── Supplied material ──
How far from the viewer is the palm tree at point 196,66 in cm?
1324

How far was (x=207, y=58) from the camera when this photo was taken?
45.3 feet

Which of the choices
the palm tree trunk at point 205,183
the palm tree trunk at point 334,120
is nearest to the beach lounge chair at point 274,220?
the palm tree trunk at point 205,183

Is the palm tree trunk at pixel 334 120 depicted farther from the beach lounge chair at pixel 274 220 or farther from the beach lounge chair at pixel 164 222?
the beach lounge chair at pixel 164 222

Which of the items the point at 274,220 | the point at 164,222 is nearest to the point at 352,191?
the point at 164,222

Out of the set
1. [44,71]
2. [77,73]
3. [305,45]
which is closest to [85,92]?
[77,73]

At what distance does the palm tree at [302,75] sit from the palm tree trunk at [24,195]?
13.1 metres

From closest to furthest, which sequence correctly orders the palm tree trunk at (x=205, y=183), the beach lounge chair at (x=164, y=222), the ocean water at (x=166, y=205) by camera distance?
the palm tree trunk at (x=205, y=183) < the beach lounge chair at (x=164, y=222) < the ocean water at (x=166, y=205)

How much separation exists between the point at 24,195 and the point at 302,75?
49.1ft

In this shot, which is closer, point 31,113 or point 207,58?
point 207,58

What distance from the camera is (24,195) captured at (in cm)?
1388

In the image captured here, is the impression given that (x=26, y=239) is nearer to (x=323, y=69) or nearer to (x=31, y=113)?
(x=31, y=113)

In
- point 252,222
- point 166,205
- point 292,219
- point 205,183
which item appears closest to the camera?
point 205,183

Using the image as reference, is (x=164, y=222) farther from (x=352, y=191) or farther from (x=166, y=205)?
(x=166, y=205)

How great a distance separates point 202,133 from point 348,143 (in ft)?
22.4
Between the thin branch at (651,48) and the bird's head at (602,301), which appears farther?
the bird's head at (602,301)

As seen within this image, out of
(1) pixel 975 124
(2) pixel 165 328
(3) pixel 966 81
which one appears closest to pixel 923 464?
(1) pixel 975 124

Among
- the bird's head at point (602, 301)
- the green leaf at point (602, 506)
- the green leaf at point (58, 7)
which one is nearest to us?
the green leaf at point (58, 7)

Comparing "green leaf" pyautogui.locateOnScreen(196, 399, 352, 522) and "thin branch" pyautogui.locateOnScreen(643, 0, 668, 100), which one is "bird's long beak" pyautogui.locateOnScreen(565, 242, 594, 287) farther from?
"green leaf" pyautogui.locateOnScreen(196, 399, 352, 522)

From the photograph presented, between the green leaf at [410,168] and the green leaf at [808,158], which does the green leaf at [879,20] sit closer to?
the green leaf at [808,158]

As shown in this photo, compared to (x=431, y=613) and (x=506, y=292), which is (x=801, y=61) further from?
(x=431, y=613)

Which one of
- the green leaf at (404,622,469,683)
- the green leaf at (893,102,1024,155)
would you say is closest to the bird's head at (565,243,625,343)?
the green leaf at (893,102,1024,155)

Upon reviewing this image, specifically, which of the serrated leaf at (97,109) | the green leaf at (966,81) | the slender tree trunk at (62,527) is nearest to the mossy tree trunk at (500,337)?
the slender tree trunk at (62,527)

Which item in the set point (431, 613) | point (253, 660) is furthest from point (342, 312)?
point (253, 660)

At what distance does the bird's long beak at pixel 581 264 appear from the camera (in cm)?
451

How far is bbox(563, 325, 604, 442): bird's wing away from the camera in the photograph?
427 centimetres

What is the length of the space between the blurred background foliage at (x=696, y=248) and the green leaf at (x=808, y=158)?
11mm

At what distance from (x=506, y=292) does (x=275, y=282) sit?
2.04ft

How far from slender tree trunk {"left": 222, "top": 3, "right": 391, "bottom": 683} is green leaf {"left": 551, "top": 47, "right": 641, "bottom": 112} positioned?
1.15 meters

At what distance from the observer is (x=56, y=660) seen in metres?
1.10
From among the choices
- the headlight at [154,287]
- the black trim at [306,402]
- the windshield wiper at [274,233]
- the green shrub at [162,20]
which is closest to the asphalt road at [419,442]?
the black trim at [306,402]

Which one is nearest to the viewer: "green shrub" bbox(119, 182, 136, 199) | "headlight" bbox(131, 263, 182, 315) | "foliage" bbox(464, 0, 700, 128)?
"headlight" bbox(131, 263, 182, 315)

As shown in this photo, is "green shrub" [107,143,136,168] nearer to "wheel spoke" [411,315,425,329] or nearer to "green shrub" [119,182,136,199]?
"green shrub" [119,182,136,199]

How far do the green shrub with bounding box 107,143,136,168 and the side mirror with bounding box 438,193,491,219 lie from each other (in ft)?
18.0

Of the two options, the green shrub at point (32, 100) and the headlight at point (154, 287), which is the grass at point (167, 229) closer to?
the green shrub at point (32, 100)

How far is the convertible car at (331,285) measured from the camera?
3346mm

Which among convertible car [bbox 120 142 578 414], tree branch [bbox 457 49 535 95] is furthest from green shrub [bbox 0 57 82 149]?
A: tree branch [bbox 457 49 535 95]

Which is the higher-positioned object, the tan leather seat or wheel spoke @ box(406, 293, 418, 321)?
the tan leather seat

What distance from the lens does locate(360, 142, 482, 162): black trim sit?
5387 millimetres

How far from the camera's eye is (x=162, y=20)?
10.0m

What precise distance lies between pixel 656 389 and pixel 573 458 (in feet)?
───
To do
Reproduce verbatim the stretch of the entries above from the line containing "From closest to" through the line containing "the palm tree trunk at (x=205, y=183) <", including both of those lines.

The response
From closest to furthest, which sequence correctly orders the palm tree trunk at (x=205, y=183), the beach lounge chair at (x=164, y=222), the ocean water at (x=166, y=205) by camera distance?
the palm tree trunk at (x=205, y=183) < the beach lounge chair at (x=164, y=222) < the ocean water at (x=166, y=205)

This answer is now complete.